The United Kingdom is to levy an additional tax on digital services, which will come into effect on April 1.

Announced during the 2020 budget on Wednesday, the major tech firms will see a 2% tax on all revenue brought in from digital services.

Companies who bring in more than £500m a year from services like search, online advertising, apps, streaming services and the rest, will face the tax. That means the likes of Apple, Amazon, Google and Facebook are likely to be affected, but smaller companies and startups will be spared.

The government says: “Large multi-national enterprises with revenue derived from the provision of a social media service, a search engine or an online marketplace to UK users,” will be in line to pay.

Related: Best VPN

In a policy paper published on Gov.UK, the Treasury said the idea behind the tax first floated in 2018 is to ensure the big companies, who store their profits oversees, will make a fairer contribution to UK society.
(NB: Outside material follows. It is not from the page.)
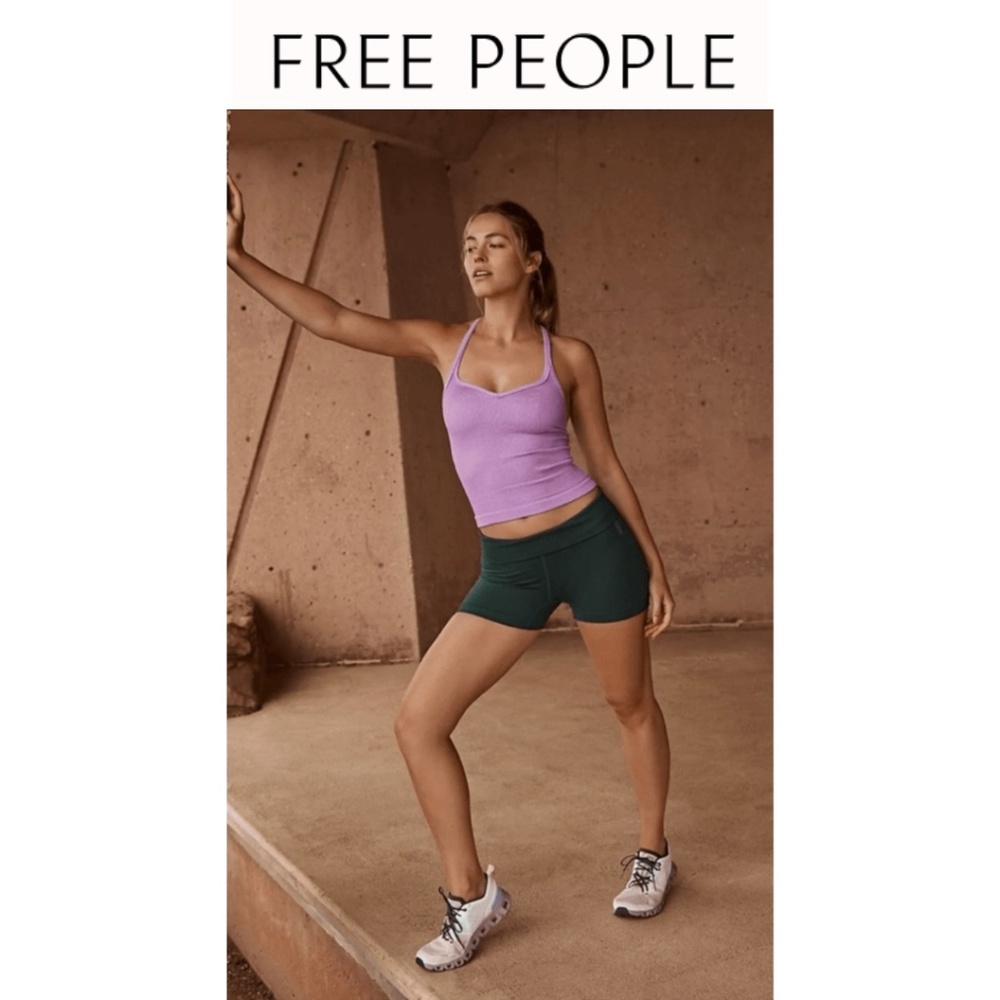 Free People Happiness Runs Sweetheart crop Tank METALLIC 🤘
The paper reads: “The application of the current corporate tax rules to businesses operating in the digital economy has led to a misalignment between the place where profits are taxed and the place where value is created. Many of these digital businesses derive value from their interaction and engagement with a user base.

“This measure will ensure the large multinational businesses in-scope make a fair contribution to supporting vital public services.”

Naturally, the United States isn’t happy about it at all, but when is it ever? US Treasury Secretary Steve Mnuchin had previously warned: “If people want to just arbitrarily put taxes on our digital companies, we will consider arbitrarily putting taxes on car companies.”

The UK walks a fine line with all actions that affect American companies, with the necessity of a new trade deal following Britain’s departure for the EU on the horizon.

However, the US tech giants have long escaped paying their fair share of tax in Britain, and this matter will surely help to redress the balance whether Mr. Trump and his administration likes it or not.